YOUR GOAL |
Rewrite the lines below, substituting "damp cliff face" for "wet rock face" and leaving everything else unchanged.

** Begin RECORDED DATA **

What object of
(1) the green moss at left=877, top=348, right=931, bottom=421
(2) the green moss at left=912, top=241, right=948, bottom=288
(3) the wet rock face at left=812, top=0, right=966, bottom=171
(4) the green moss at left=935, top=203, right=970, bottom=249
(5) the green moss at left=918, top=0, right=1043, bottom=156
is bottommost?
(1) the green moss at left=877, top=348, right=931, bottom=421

** End RECORDED DATA **

THE RESPONSE |
What object of
(1) the green moss at left=877, top=348, right=931, bottom=421
(2) the green moss at left=912, top=241, right=948, bottom=288
(3) the damp cliff face at left=812, top=0, right=966, bottom=171
(4) the green moss at left=935, top=203, right=970, bottom=249
(5) the green moss at left=918, top=0, right=1043, bottom=156
is bottommost?
(1) the green moss at left=877, top=348, right=931, bottom=421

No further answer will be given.